Tasks and exercises =
1 > In the Abinitio forum thread, what are all the model names that are mentioned?
2 > According to the Abinitio forum thread, how many models could be extracted out of the 100,000 required?
3 > Could you carry on the Abinitio forum thread from its last line?

Document =
════
You are here

Models which are not recorded (Abinitio protocol)

4 posts / 0 new
Last post
Models which are not recorded (Abinitio protocol)
#1

Hello everyone,

I was running Abinitio protocol and I have noticed that a certain sequence yield sequeced models (S_000001, S_000002, S_000003) in the absence of the secondary structure predicition file. Conversely, in the presence of this file in the protocol some models where not generated (or, at least, not recorded). In fact, I have something like the sequence: S_00002, S_00009, S_00013, etc. From 100,000 models required only around 10,000 were possible to be extract. Is there any resonable reason for this fact?

Addicionaly, I was wondering where is the secondary structure prediction file used in the modelling (and its weight in the score)?

Cheers,
Állan.

Post Situation: 
Fri, 2015-08-28 13:39
allan.ferrari

I'm not sure if this is exactly what's happening in your case, but one possibility for "missing" output structures in certain protocols is filtering. Rosetta generates the structure internally, but it fails certain quality checks, so Rosetta doesn't bother to output it. Normally you'll see this indicated in the (non-muted) tracer output. Depending on the particular protocol, you will either repeat the output name, or possibly skip to the next output structure. Changing the input parameters means that which filters and thresholds may change slightly, so that may be why you're seeing it in some cases by not others.
════
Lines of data
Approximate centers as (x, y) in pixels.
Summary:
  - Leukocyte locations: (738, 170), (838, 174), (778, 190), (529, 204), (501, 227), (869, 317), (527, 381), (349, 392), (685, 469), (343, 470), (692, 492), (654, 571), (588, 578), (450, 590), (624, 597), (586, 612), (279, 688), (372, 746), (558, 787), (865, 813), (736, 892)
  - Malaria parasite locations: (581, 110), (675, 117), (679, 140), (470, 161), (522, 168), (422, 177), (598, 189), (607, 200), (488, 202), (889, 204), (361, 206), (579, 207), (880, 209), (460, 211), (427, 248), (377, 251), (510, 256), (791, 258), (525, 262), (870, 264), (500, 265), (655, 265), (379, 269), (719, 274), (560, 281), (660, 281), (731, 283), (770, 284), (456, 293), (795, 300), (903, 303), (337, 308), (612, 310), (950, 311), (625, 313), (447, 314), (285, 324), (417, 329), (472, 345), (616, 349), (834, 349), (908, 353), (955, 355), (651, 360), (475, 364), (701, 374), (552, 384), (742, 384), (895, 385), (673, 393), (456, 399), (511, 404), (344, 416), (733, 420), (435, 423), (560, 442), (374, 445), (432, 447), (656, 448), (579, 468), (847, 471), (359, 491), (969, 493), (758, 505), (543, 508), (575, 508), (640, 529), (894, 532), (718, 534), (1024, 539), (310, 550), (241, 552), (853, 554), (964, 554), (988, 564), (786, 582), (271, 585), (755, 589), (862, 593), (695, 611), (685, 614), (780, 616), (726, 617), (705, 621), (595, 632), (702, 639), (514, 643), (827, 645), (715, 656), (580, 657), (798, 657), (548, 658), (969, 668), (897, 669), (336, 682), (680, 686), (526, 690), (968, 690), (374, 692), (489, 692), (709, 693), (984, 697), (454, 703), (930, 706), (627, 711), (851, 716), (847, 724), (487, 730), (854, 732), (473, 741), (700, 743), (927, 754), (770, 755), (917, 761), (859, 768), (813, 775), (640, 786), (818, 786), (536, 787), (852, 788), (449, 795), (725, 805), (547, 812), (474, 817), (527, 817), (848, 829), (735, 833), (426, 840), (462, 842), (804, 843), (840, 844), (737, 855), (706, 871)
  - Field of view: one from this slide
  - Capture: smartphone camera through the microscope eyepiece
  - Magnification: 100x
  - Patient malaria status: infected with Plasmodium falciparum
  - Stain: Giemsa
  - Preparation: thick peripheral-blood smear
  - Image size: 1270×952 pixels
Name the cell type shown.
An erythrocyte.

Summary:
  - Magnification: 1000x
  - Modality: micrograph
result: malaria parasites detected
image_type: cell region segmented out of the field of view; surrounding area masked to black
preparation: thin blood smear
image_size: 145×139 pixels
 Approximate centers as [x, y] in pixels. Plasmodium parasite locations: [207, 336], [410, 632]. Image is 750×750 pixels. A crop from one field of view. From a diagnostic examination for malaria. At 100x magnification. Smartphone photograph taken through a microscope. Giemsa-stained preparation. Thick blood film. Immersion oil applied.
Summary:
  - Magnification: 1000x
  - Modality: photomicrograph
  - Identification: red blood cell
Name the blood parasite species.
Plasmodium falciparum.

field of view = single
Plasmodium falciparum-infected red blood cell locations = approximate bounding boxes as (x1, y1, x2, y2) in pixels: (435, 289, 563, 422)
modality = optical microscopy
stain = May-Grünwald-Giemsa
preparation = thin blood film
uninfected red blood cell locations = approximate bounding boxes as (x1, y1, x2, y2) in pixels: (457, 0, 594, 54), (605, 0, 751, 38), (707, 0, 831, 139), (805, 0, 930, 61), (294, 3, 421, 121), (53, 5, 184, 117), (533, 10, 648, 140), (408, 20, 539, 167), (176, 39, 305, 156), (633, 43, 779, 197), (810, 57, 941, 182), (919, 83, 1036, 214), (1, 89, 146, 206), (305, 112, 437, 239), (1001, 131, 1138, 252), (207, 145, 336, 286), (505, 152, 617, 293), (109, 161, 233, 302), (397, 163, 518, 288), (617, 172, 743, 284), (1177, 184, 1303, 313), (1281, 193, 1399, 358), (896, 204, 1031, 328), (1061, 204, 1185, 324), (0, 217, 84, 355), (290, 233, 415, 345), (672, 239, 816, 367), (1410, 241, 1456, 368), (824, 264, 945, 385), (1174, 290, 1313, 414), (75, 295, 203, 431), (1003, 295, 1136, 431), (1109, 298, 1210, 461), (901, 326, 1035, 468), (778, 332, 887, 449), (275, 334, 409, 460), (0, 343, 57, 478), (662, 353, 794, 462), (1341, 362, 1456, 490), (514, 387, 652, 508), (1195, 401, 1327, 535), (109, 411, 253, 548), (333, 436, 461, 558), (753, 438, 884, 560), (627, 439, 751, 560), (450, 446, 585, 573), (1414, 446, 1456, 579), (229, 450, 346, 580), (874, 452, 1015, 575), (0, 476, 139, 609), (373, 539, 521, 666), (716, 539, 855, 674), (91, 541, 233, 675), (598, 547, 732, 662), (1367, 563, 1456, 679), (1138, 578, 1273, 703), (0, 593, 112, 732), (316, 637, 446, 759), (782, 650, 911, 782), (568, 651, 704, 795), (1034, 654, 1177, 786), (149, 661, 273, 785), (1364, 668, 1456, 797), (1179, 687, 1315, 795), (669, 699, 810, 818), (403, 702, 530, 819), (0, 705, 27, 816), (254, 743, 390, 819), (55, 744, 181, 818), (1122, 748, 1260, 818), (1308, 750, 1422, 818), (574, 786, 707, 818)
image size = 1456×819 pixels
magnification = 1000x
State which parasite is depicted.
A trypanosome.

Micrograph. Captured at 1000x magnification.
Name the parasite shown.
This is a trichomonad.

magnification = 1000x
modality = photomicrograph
════
Exercise responses =
1 > S_000001, S_000002, S_000003, S_00002, S_00009, S_00013

2 > Only around 10,000.

3 >
Another possibility is that there was some issue during the run - particularly if you used multiple processors - where output structures were skipped or corrupted due to conflicts between the processors, or issues with accessing the disk.

On the secondary structure prediction file, I'm not quite understanding the context. Which secondary structure prediction are you talking about? How are you providing it? In the most basic ab initio protocol, the secondary structure prediction is used for fragment picking, but not for the actual model building run. There's other variants, which could possibly incorporate the secondary structure information during the model building itself, but details would vary based on what you're hoping to achieve and the details of the ab initio protocol you're using.

Fri, 2015-09-04 13:06
rmoretti

Thank you for your answer rmoretti.

On the secondary structure prediction file, I was refering to the psipred file that can be used with the flag (in:file:psipred_ss2 file.psipred_ss2).

The interesting fact is that when I don't use this flags (in:file:psipred_ss2) all the models are recorded.

Is it irrelevant for the score? Or how is it affectiong the prediction?

 

Best regards,

Állan.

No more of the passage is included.